[Spatial reasoning records]

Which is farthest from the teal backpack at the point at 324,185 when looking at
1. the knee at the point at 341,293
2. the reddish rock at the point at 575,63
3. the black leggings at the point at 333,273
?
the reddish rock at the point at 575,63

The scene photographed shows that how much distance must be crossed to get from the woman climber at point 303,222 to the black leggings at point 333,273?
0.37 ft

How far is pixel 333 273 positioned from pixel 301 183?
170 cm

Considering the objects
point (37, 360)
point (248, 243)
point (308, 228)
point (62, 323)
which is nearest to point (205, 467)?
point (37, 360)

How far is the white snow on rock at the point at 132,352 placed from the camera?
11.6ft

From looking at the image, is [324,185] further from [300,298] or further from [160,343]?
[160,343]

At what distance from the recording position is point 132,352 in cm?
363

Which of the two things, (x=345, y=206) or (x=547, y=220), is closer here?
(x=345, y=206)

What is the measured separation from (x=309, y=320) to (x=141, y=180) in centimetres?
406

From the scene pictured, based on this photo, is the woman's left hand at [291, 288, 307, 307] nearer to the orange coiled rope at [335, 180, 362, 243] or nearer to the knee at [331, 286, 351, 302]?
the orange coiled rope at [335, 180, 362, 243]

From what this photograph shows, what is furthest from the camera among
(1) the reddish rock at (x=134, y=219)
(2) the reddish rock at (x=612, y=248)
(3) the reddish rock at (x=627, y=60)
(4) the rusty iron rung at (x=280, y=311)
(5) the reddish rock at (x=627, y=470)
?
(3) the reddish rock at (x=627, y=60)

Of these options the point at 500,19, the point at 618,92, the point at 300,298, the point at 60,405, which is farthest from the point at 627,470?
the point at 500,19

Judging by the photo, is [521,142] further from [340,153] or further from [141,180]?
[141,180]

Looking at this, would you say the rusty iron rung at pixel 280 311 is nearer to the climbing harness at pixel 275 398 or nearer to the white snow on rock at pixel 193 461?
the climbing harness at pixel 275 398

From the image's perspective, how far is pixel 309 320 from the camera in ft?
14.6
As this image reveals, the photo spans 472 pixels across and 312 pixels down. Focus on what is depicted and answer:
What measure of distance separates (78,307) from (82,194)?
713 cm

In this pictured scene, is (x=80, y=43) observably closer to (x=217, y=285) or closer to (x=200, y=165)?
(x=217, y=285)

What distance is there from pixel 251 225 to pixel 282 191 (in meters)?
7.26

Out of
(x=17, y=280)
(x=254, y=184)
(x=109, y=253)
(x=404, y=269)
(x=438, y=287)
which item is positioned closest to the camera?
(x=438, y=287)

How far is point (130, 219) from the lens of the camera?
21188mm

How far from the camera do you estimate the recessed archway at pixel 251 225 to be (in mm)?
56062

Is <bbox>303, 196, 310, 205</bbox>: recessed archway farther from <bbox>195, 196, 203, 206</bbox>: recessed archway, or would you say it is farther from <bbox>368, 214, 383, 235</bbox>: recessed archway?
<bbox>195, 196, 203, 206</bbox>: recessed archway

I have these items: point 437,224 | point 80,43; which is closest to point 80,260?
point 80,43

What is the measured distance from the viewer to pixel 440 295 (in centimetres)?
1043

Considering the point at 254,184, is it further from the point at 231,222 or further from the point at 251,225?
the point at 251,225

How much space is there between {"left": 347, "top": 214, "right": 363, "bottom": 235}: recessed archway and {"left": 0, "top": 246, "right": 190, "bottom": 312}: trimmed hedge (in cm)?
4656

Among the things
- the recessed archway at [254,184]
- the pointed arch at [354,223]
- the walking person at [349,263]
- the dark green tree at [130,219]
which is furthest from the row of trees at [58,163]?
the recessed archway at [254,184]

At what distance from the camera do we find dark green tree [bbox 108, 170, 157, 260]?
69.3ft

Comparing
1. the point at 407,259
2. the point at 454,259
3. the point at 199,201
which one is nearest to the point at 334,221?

* _Exercise goal_
Give back each line above precisely as it stands.

* _Solution to this task_
Which is farthest from the teal backpack at the point at 324,185 when looking at
1. the knee at the point at 341,293
2. the reddish rock at the point at 575,63
3. the black leggings at the point at 333,273
?
the reddish rock at the point at 575,63

The scene photographed shows that how much distance must be crossed to get from the woman climber at point 303,222 to the black leggings at point 333,273?
0.37 ft

How far is pixel 333 273 positioned from pixel 301 183?
170 cm

Considering the objects
point (37, 360)
point (248, 243)
point (308, 228)
point (62, 323)
which is nearest to point (205, 467)?
point (37, 360)

How far is the white snow on rock at the point at 132,352 placed from the camera?
11.6ft

From looking at the image, is [324,185] further from [300,298] or further from [160,343]?
[160,343]

At what distance from the recording position is point 132,352 in cm?
363

Which of the two things, (x=345, y=206) or (x=547, y=220), is closer here?
(x=345, y=206)

What is the measured separation from (x=309, y=320) to (x=141, y=180) in centimetres?
406

From the scene pictured, based on this photo, is the woman's left hand at [291, 288, 307, 307] nearer to the orange coiled rope at [335, 180, 362, 243] or nearer to the knee at [331, 286, 351, 302]?
the orange coiled rope at [335, 180, 362, 243]

From what this photograph shows, what is furthest from the camera among
(1) the reddish rock at (x=134, y=219)
(2) the reddish rock at (x=612, y=248)
(3) the reddish rock at (x=627, y=60)
(4) the rusty iron rung at (x=280, y=311)
(5) the reddish rock at (x=627, y=470)
?
(3) the reddish rock at (x=627, y=60)

Of these options the point at 500,19, the point at 618,92, the point at 300,298, the point at 60,405, which is farthest from the point at 627,470?
the point at 500,19

Judging by the photo, is [521,142] further from [340,153] or further from [141,180]?
[141,180]

Looking at this, would you say the rusty iron rung at pixel 280 311 is nearer to the climbing harness at pixel 275 398 or nearer to the white snow on rock at pixel 193 461?
the climbing harness at pixel 275 398

From the image's perspective, how far is pixel 309 320 from the camera in ft?
14.6
As this image reveals, the photo spans 472 pixels across and 312 pixels down. Focus on what is depicted and answer:
What measure of distance separates (78,307) from (82,194)?
713 cm

In this pictured scene, is (x=80, y=43) observably closer to (x=217, y=285) or closer to (x=200, y=165)?
(x=217, y=285)

What distance is there from pixel 251 225 to pixel 282 191 (in meters)?
7.26

Out of
(x=17, y=280)
(x=254, y=184)
(x=109, y=253)
(x=404, y=269)
(x=438, y=287)
which item is positioned closest to the camera?
(x=438, y=287)

How far is point (130, 219) from the lens of the camera?
21188mm

How far from the camera do you estimate the recessed archway at pixel 251 225 to be (in mm)?
56062

Is <bbox>303, 196, 310, 205</bbox>: recessed archway farther from <bbox>195, 196, 203, 206</bbox>: recessed archway, or would you say it is farther from <bbox>368, 214, 383, 235</bbox>: recessed archway?
<bbox>195, 196, 203, 206</bbox>: recessed archway

I have these items: point 437,224 | point 80,43; which is closest to point 80,260?
point 80,43

What is the measured distance from the viewer to pixel 440 295 (in centimetres)?
1043

Considering the point at 254,184, is it further from the point at 231,222 or further from the point at 251,225?
the point at 251,225

How much space is there between {"left": 347, "top": 214, "right": 363, "bottom": 235}: recessed archway and {"left": 0, "top": 246, "right": 190, "bottom": 312}: trimmed hedge (in cm)?
4656

Among the things
- the recessed archway at [254,184]
- the pointed arch at [354,223]
- the walking person at [349,263]
- the dark green tree at [130,219]
which is furthest from the row of trees at [58,163]?
the recessed archway at [254,184]

At what distance from the camera do we find dark green tree [bbox 108, 170, 157, 260]?
69.3ft

Comparing
1. the point at 407,259
2. the point at 454,259
3. the point at 199,201
which one is nearest to the point at 334,221?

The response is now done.